/toy-acacia-nf

Toy pipeline to test Nextflow with Acacia (S3 Object Storage) at Pawsey

Primary LanguageNextflowGNU General Public License v3.0GPL-3.0

Toy pipeline to test Nextflow with Acacia (S3 Object Storage) at Pawsey

Acacia is the brand new S3 Object Storage on-premises service at Pawsey, based on CEPH software libraries and deployed in 2022.
For information on usage, see the Acacia User Guide in the Pawsey User Documentation.

Software requirements

The pipeline requires the following software to run:

  • Nextflow to orchestrate the pipeline. The minimum required version is 22.04.00, as DSL2 syntax is assumed to be default
    • To run the examples using config.aws.profile, the minimum version is 22.12.00-edge
  • AWS Command Line Interface (CLI) to interact with S3 object storage

The setup also requires the following:

  • nextflow and aws executables available in the shell environment
  • AWS Credentials configured within the AWS CLI tool for all relevant S3 accounts (unless Nextflow Secrets are used)

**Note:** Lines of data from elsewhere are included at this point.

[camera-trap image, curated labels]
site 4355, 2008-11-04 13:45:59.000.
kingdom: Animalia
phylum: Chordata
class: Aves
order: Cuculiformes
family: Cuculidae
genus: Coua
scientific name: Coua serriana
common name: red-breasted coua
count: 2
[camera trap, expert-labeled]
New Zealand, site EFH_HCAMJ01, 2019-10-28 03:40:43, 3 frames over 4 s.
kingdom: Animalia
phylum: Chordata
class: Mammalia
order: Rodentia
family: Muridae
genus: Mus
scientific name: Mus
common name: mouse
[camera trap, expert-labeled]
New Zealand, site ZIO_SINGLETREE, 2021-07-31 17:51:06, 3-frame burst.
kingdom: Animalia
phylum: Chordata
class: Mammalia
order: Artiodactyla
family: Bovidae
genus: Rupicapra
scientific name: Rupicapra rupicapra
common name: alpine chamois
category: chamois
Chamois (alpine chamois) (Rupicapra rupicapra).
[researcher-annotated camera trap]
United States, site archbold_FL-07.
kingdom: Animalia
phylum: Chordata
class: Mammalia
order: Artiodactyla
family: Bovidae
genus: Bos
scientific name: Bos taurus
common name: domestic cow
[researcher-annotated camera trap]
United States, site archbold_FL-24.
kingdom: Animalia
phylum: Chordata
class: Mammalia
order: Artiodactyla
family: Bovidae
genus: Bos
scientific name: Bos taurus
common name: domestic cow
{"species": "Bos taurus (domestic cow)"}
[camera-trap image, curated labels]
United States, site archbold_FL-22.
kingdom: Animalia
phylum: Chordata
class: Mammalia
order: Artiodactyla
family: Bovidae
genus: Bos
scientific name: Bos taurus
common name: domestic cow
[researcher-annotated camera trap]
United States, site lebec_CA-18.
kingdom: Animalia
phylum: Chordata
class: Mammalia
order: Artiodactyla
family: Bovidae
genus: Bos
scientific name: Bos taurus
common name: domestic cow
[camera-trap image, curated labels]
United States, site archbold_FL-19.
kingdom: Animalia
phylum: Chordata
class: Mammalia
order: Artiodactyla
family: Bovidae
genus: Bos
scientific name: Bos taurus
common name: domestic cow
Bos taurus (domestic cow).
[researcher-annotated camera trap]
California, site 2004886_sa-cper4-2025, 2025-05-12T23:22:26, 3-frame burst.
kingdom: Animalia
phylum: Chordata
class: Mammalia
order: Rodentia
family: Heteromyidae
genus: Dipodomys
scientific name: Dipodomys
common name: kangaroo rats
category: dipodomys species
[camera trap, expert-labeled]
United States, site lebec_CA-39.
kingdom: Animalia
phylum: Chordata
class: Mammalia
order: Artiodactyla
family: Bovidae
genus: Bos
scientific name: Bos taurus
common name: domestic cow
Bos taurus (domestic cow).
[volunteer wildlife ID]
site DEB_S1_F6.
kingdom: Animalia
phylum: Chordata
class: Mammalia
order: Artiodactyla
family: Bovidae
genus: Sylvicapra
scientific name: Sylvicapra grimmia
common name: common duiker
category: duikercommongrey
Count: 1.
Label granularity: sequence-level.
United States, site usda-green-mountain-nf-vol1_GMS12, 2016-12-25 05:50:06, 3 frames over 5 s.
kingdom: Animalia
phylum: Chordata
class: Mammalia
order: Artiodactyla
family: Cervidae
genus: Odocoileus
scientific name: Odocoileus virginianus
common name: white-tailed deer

Configuration and runtime requirements

With the AWS Credentials properly configured as per above, the only additional configuration which is required in the pipeline configuration is:

aws {
  client {
    s3PathStyleAccess = true
    endpoint = "https://acacia.pawsey.org.au"
  }
}

where:

  • s3PathStyleAccess is required as Acacia uses the path-style addressing model (compared to the AWS default, which is the virtual-hosted style), see also Amazon S3 Path Deprecation Plan
  • endpoint provides the endpoint for Acacia at Pawsey

There is an additional setting which is required, when a user has multiple S3 accounts: for instance, Pawsey researchers would at least have both a user and a project account. These accounts are mapped as profiles in the AWS CLI. When using the non-default profile, this must be specified at pipeline runtime using the AWS_PROFILE variable:

AWS_PROFILE='non-default-profile' nextflow run main.nf <..>

With the requirements above being satisfied, the pipeline can use S3 objects as input:

params.input='s3://<bucket>/<input-file>'

and as output directory ,too:

publishDir 's3://<bucket>/', mode: 'copy', saveAs: { '<output-file>' }

Some example scripts are provided:

  • main.nf: pipeline script (grabs an input, adds a string, stores output)
  • echo.nf: alternative simpler pipeline script (only displays input content)
  • nextflow.config: configuration file
  • examples.sh: bash script for personal setup (laptop/workstation/cloud)
  • examples_setonix.sh: bash script for Setonix (loads modules for nextflow and aws)
  • examples_secrets.sh: bash script using secrets (see below)

Updated configuration for profiles

Nextflow version 22.12.0-edge implements a new configuration option to choose the AWS profile, aws.profile. In this way, setting of the variable AWS_PROFILE, as described above, is not required any more.

The updated pipeline configuration looks as follows:

aws {
  profile = "non-default-profile"
  client {
    s3PathStyleAccess = true
    endpoint = "https://acacia.pawsey.org.au"
  }
}

Alternative configuration using Nextflow Secrets

This alternate method makes us of Nextflow Secrets, a new feature.

The configuration file requires:

aws {
  client {
    s3PathStyleAccess = true
    endpoint = "https://acacia.pawsey.org.au"
  }
  accessKey = secrets.<account-key-name>
  secretKey = secrets.<account-secret-name>
}

A pair of secrets is needed for each S3 account. Hence, if multiple accounts are used, multiple secrets have to be provided. At the pipeline level, this can be managed for instance using configuration profiles.

See Nextflow Secrets for information on how to setup Nextflow Secrets.